Gewagte Mischung aus Folk und Rock

Mit Schimpfkanonaden beginnt anschließend Bob Geldof das Konzert mit seiner Band: Dass etliche aus dem Cateringbereich kommende Besucher des nicht ganz ausverkauften Konzerts direkt vor der Bühne vorübergehen, missfällt ihm zutiefst. Als Organisator des legendären Live-Aid-Festivals wurde er ja schon in den achtziger Jahren zum Ritter geschlagen. Als Sänger der Boomtwon Rats war er da schon zu einiger Bekanntheit gekommen. Private Tragödien ließen ihn danach zum öffentlichen Leidensmann werden. Jetzt ist er mit seiner teilweise gewagten Mischung aus Folk und Rock wieder als Musiker da, auch wenn das öffentliche Interesse immer noch seiner Existenz als leidensfähigem Gutmenschen gilt. Aus seiner sechsköpfigen Begleitband kann er mit dem Bassisten Pete Briquette und dem Schlagzeuger Jim Russell immerhin zwei Mitglieder seiner einstigen Band Boomtown Rats vorstellen, was besonders Titeln wie „Banana Republic“ wohl einige Überzeugungskraft verleihen soll.

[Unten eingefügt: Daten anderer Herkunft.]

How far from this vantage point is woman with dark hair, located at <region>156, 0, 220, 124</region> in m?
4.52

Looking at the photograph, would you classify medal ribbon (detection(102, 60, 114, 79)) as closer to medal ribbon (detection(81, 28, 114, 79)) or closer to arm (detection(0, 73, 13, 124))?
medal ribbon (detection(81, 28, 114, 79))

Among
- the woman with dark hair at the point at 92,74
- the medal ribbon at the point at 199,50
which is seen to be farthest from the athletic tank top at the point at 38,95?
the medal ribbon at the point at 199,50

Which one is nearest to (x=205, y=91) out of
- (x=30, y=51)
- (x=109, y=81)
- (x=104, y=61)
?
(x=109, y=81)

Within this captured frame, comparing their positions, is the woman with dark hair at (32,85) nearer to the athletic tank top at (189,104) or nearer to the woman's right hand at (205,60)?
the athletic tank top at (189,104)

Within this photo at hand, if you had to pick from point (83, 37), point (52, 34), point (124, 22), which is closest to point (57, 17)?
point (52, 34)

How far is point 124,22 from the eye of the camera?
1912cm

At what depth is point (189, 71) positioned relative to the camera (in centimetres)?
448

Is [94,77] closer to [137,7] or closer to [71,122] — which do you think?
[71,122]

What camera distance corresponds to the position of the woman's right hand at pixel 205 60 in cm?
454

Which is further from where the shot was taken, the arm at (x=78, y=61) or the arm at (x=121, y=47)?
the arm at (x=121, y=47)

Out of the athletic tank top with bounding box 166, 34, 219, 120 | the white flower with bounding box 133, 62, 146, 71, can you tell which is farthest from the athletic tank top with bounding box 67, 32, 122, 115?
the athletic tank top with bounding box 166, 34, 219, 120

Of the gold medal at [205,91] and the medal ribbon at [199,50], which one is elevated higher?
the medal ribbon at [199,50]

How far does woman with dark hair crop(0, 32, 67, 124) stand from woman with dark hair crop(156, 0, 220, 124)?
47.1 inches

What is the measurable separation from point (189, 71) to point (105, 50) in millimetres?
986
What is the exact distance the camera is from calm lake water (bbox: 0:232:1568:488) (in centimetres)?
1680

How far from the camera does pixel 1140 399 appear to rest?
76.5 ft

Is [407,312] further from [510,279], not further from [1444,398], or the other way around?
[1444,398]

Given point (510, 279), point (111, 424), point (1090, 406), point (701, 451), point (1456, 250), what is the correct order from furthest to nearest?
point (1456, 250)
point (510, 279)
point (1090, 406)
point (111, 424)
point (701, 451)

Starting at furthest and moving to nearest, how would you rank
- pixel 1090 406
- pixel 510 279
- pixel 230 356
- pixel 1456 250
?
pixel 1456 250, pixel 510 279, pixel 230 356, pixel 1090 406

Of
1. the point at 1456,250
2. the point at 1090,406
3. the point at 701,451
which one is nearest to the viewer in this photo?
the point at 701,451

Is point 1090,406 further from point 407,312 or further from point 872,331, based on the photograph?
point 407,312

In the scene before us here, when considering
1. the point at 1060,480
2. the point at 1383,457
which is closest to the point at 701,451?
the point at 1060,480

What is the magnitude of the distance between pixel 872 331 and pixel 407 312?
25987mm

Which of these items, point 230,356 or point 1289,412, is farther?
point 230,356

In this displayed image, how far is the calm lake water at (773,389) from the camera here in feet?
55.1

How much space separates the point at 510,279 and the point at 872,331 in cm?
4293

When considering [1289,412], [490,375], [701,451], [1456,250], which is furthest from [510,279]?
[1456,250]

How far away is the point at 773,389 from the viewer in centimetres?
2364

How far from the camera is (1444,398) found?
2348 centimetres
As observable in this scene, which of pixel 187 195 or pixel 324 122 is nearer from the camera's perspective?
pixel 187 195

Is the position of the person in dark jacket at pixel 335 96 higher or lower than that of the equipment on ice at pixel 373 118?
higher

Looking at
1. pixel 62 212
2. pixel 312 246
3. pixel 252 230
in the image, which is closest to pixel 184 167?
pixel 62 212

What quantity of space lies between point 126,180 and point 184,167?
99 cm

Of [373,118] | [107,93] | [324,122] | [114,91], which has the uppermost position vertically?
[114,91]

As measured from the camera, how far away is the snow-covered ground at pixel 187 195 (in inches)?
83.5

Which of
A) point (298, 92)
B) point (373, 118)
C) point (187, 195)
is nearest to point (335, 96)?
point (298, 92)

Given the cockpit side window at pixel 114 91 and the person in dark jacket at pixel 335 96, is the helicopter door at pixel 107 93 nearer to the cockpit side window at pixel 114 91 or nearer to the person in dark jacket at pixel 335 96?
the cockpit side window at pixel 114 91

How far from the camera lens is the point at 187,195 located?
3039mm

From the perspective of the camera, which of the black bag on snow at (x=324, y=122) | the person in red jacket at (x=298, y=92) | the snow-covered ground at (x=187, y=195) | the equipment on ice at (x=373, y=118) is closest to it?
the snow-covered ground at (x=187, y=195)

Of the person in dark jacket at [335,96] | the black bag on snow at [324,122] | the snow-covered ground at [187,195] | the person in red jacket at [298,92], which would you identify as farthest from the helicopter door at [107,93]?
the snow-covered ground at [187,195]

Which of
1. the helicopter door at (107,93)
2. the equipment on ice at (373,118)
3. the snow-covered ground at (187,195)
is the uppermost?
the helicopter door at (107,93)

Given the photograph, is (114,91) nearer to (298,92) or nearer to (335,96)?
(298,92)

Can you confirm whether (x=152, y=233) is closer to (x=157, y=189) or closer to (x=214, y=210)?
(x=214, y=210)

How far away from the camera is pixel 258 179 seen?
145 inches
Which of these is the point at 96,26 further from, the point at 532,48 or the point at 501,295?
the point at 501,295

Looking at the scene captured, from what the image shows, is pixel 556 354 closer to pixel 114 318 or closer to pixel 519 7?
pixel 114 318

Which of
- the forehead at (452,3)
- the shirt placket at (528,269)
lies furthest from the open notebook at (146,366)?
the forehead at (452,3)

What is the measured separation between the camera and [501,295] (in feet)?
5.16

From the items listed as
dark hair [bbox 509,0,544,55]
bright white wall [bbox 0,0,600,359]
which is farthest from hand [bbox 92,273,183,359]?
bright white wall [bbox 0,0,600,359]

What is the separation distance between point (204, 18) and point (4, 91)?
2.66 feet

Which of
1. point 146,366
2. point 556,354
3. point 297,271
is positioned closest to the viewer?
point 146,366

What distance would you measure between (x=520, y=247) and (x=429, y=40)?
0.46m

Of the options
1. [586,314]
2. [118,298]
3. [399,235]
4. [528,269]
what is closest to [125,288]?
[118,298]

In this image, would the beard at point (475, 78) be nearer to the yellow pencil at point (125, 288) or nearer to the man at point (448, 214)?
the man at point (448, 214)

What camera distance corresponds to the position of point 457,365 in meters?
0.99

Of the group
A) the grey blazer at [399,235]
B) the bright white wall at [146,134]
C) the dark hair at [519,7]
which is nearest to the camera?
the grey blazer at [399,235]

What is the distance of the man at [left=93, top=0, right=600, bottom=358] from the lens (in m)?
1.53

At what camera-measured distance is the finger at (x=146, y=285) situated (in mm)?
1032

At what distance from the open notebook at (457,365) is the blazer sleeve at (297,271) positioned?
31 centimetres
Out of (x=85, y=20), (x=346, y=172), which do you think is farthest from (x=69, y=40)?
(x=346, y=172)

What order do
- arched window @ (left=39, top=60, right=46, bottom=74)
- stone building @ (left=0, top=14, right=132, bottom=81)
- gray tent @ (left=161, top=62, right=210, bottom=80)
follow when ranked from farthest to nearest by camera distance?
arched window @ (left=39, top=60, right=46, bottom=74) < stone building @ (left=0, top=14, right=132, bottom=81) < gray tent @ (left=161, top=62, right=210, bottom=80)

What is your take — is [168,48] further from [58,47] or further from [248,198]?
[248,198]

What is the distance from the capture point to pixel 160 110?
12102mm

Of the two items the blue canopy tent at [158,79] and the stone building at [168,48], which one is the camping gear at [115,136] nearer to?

Wie verdorben doch damals alles war, wie korrupt die Politiker, das schildert Geldof per Zwischenansage eindringlich. Ansonsten gibt es einen Rundblick auf sein Repertoire, das zeitweilig mit folkloristisch getönten Fiddle-, Flöten und Akkordeoneinwürfen aufwartet. Aber auch die Rock- und Punkelemente lässt Geldof spüren, wobei er sich wohl ein wenig zu lange in der wild herausgeschrienen Verehrung des verstorbenen Boogiebluesidols John Lee Hooker verfängt. Natürlich ist auch sein Superhit „I don’t like Mondays“ in einer sehr theatralischen Version zu hören. Doch solche Großerfolge sind lange her. Ob er daran noch einmal anknüpfen kann, erscheint nach solchen Auftritten doch sehr fraglich.